プレイヤーへの語りかけは物語終盤で重要な意味を伴って行われますが、それ以外ではプレイヤーに干渉したり、対話したりするシーンはありません。
ただ、キャラクターたちは開発者であるライオネルのことは認識していますし、
ヴァラミールなんかは「フランチャイズが続編を出せないようにしてやるよ」(うろおぼえ)と開発サイドの発言までしているので、
開発のことまで認識しているということは、自分がゲームキャラクターだと分かっているキャラクターは、プレイヤーのことも認識できているのではないかと類推します。
スクライブたちは重要NPCということもあり、The Hexのことを考えると、元々自我と一緒にメタ認識を持っていたものと思われます。
MODでは「ケイシー…お前か?」とプレイヤーであるケイシー本人に語りかけるようなセリフもあり(「多産」ナーフ発動時のセリフ)、
MODが本編より前の時系列だとすると、この時点でスクライブたちはプレイヤーを認識していたと考えられます。
また、P03の「大いなる超越」は「バカで、アホで、間抜けの、典型的なゲーマー」を利用してのものなので、
少なくともAct3以降※、P03もプレイヤーを認識していたことが分かります。
※マグニフィカスがグリモラ宛ての手紙に「この「大いなる超越」は、大混乱を巻き起こし、どんな結果を生むかわからないだろう。」と書いているので、Act2時点ですでにプレイヤーありきの「大いなる超越」のプロットを完成させていただろうと思われます。
ところが、本編内でスクライブたちがプレイヤー=ルークに対して第4の壁を超えて語り掛けてくるのは最終盤です。
Act3、製錬場の地下で3スクライブと対面した際にレシーの言う「挑戦者であるあなた」(“YOU, CHALLENGER”)は、
プレイヤーキャラクターである「挑戦者」ではなく、挑戦者を通してプレイしている「ルーク」のことを指すものでしょう。

項目一覧:
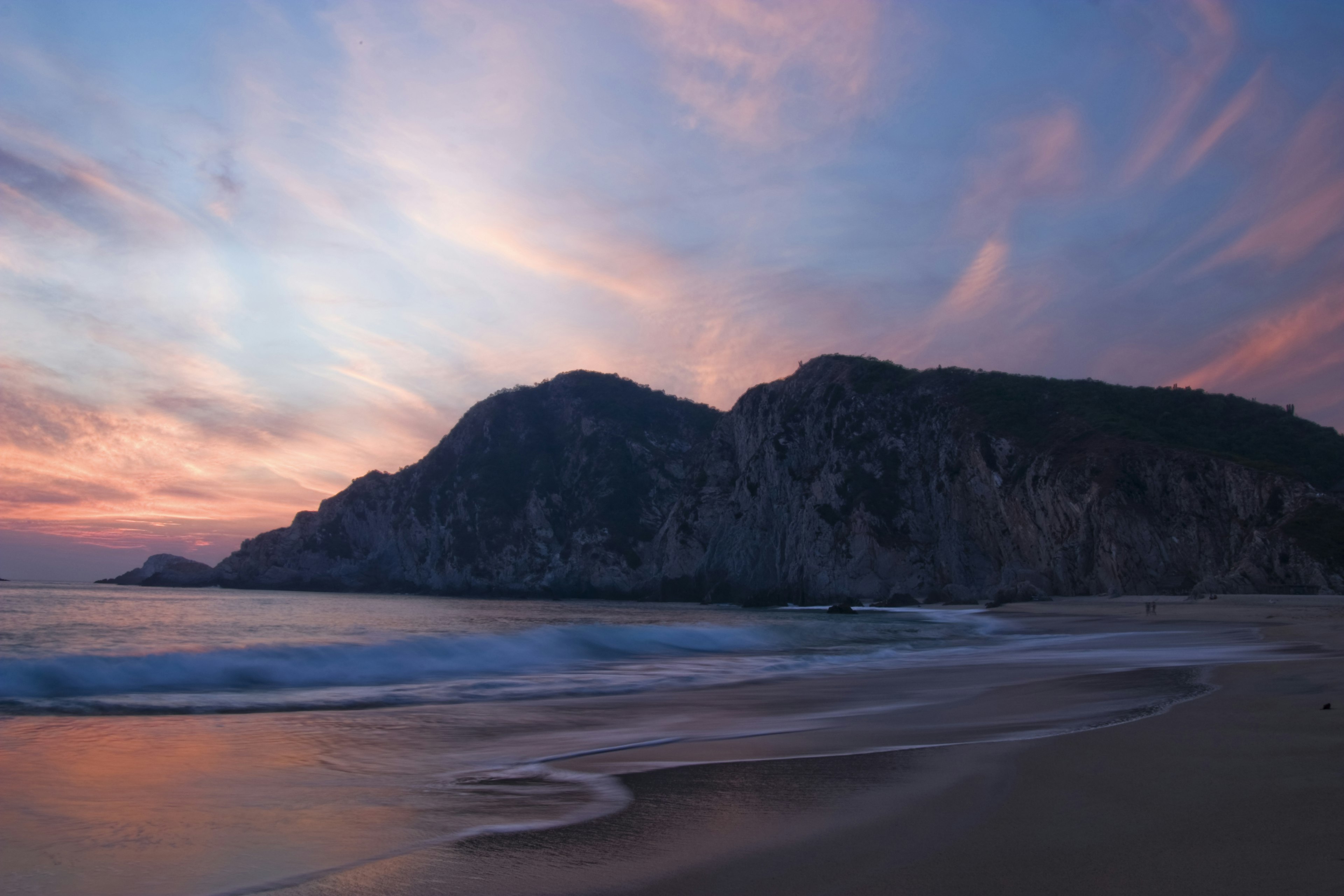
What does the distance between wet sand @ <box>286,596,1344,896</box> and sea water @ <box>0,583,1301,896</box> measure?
383 mm

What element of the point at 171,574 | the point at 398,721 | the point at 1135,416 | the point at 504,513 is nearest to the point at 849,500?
the point at 1135,416

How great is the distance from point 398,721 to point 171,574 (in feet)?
358

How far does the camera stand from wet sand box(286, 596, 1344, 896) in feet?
8.48

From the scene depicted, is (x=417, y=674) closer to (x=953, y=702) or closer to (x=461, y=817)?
(x=953, y=702)

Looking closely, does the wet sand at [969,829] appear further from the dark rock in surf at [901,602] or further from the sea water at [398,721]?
the dark rock in surf at [901,602]

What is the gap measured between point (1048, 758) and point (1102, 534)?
44.0 meters

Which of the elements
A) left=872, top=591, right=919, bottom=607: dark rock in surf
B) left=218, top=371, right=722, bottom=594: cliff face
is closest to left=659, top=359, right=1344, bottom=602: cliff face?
left=872, top=591, right=919, bottom=607: dark rock in surf

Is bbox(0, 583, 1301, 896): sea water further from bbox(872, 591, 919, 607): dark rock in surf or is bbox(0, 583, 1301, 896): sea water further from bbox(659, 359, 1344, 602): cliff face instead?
bbox(872, 591, 919, 607): dark rock in surf

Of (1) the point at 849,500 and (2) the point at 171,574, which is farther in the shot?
(2) the point at 171,574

依頼内容 A:
プレイヤー認識に関する考察の本文について、次の問いに答えてください。
(i) MODで「ケイシー…お前か?」というセリフが出るのは何が発動したときですか。
(ii) マグニフィカスが「大いなる超越」について書いた手紙は誰宛てのものですか。
(iii) 製錬場の地下で3スクライブと対面するのはどのActですか。
依頼内容 B:
スクライブたちのプレイヤー認識に関する考察を、本文の最後の文の後から書き進めてください。

回答 A:
(i) 「多産」ナーフ
(ii) グリモラ
(iii) Act3

回答 B:
「大いなる超越」の説明をしはじめたP03は「そうだろ、ルーク?」とルークの名前を出し、ルークがしてしまったことを解説しはじめます。
それこそ演出のためではあるのですが、ここをなんとか理由づけられないか……と思ったものの少し難しかったので、これはこのまま謎として置いておきます。
最終回なんですけども……。
ひとつ言うとすると、P03がルークの名前を出し、(恐らくインカメラを使って)ルーク本人の映像を映し出したのは、P03の見栄なのではないかということです。
Act4で、グリモラは「名前は…"ルーク"よね?」と名前を確認しています。グリモラはルークの名前に馴染みがなかったことが伺えます。
だとすると、ルークの名前がバレたのはP03が「大いなる超越」の準備を進める中でのことだったと思われます。
アクセス権を許可したり、インターネットに接続したりしたから、お前の名前も知っているし、インカメラだって使える。
そんなことにも気づかなったバカアホマヌケプレイヤーに「大いなる超越」の成功を見せつけるP03なりの演出がこれだったのではないか、というのがロア上の考察です。
もう一つ気になることがあります。
「挑戦者」です。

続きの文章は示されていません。